Security

last person joined: yesterday 

Forum to discuss Enterprise security using HPE Aruba Networking NAC solutions (ClearPass), Introspect, VIA, 360 Security Exchange, Extensions, and Policy Enforcement Firewall (PEF).
Back to discussions
Expand all | Collapse all

Devices import into ClearPass 6.2

This thread has been viewed 11 times

  • 1.  Devices import into ClearPass 6.2

    Posted Oct 08, 2013 03:08 PM

     

    I have about 100 devices I want to mass import into ClearPass for Tacacs and radius authentication.  I did an export of working devices and see it is in XML format.  So I cut it down to one NAD Client and made the name changes and added the radius and tacas server keys as shown below (fake keys and IPs btw).  When I try to import this I get error "

     

    File contains invalid XML tags. Try export to see the valid XML tags. 
     

     

    I know this has to be because of the key I am using as if I change it to a simple key it works BUT if I enter a device one at a time it takes the key and authenticates me fine.  So is there a way for the import to work with my key?  When I do an export it does not show the keys so I do not have an export example that works.  If I try to import the export is gives errors that I "have" to set snmp strings etc....

     

     

    Here is what I want to import and get the error above:

     

    <?xml version="1.0" encoding="UTF-8" standalone="yes"?>
    <TipsContents xmlns="http://www.avendasys.com/tipsapiDefs/1.0">
      <TipsHeader exportTime="Tue Oct 08 14:47:52 EDT 2013" version="6.2"/>
      <NadClients>
        <NadClient description="" name="Houston-Test" coaPort="3799" coaCapable="false" vendorName="Aruba" tacacsSecret="qaE$1Ux7&XQ#9hrdYeq=94" radiusSecret="qaE$1Ux7&XQ#9hrdYeq=94" ipAddress="192.168.1.54"/>
        </NadClients>
    </TipsContents>



  • 2.  RE: Devices import into ClearPass 6.2
    Best Answer

    EMPLOYEE
    Posted Oct 08, 2013 05:09 PM
    If you export with the password on the export it will include the password

    What does your formatting look like with two devices?

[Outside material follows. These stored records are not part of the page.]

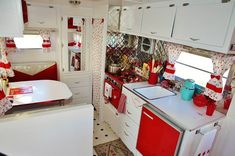 vintage travel trailer - red and white kitchen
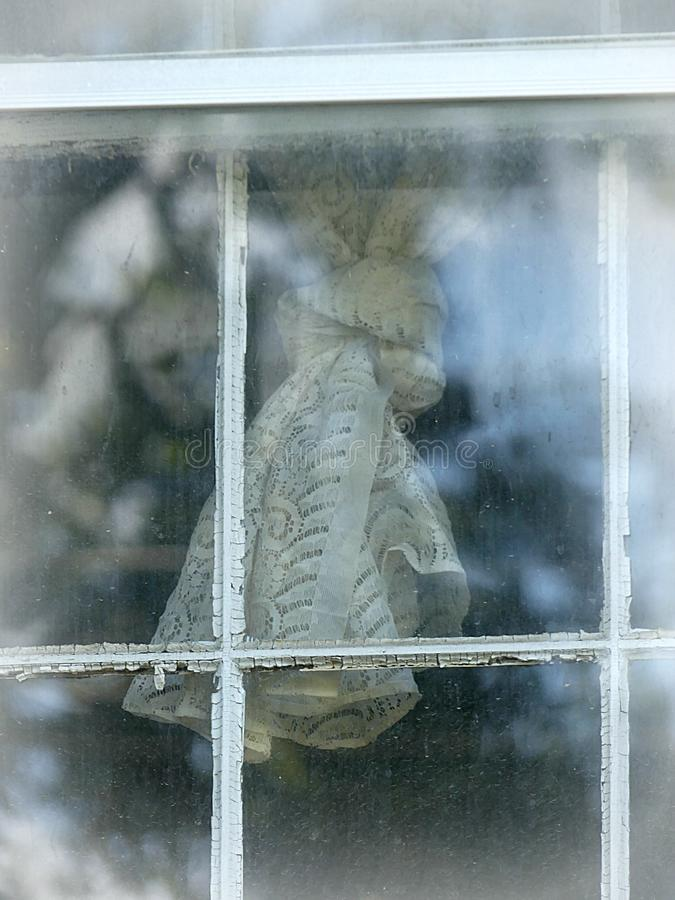 Old Lace Curtain Tied in a Knot behind a Weathered Dirty Window Pane stock image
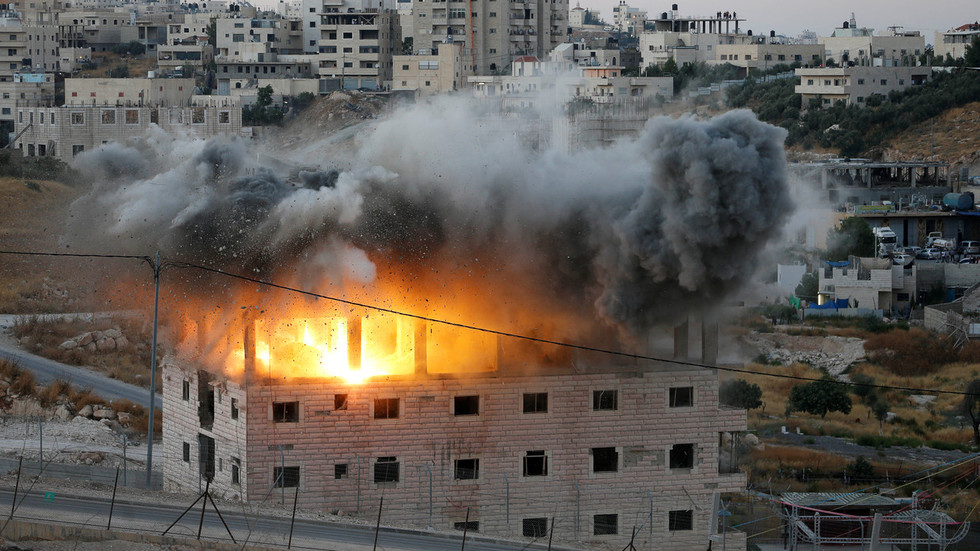 Israeli forces laugh and cheer as they blow up West Bank building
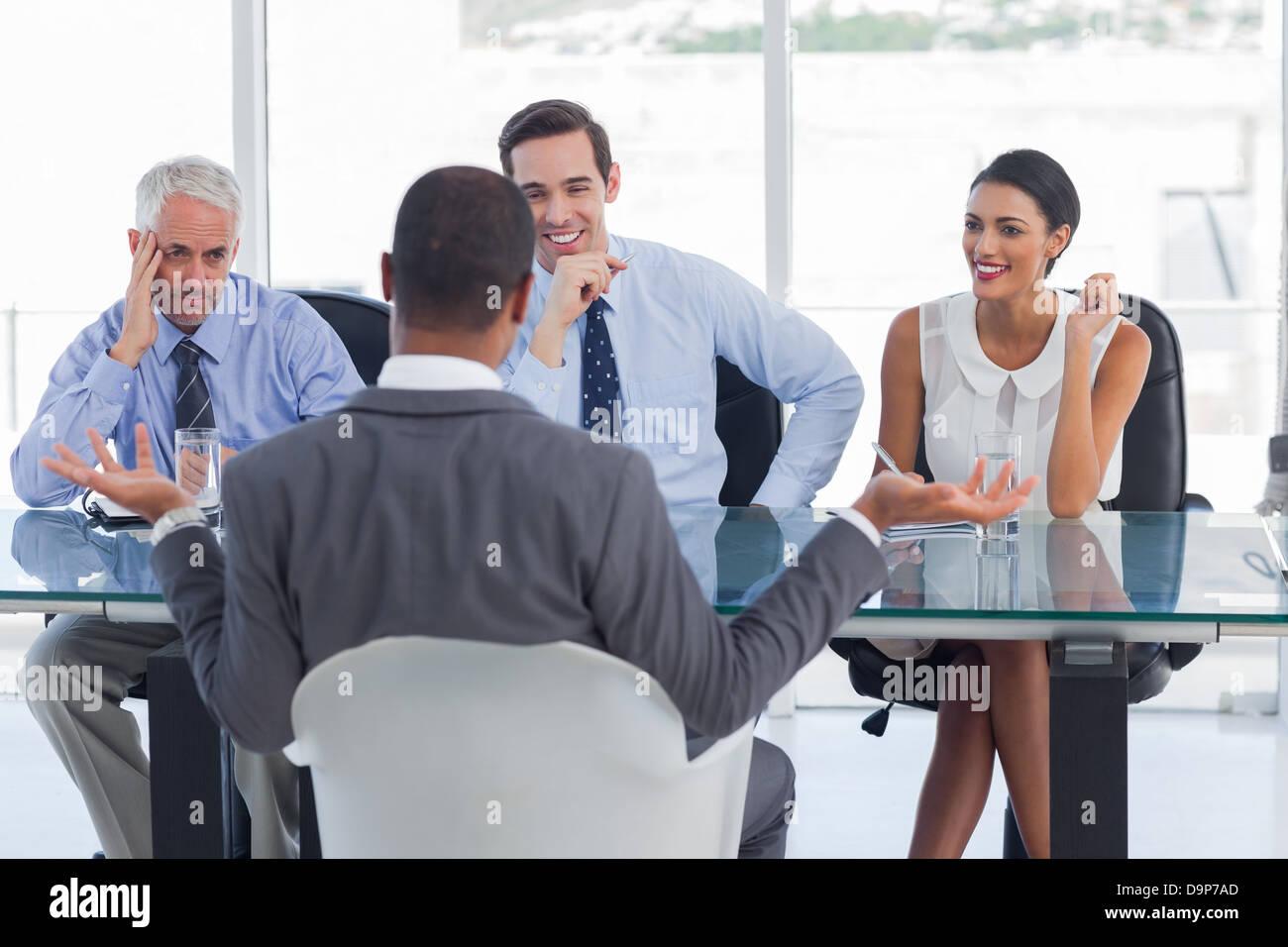 Man gesturing during an job interview - Stock Image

You might be putting a close tag in the wrong spot


  • 3.  RE: Devices import into ClearPass 6.2
    Best Answer

    Posted Oct 09, 2013 12:58 PM

    I think the issue here has to do with the characters in your shared secret ...

     

    Specifically, you need to use the appropriate XML escape sequences to pass characters that XML recognizes as "special".

     

    This includes & which should be written as &amp; - note the semicolon at the end is required!

     

    Try this instead:

     

    <NadClient description="" name="Houston-Test" coaPort="3799" coaCapable="false" vendorName="Aruba" tacacsSecret="qaE$1Ux7&amp;XQ#9hrdYeq=94" radiusSecret="qaE$1Ux7&amp;XQ#9hrdYeq=94" ipAddress="192.168.1.54"/>

     



  • 4.  RE: Devices import into ClearPass 6.2

    Posted Oct 10, 2013 03:57 PM

    Thanks guys you were both right.  Export with a password showed the correct format that was needed and the special charector did mess it up.  All good now thanks again.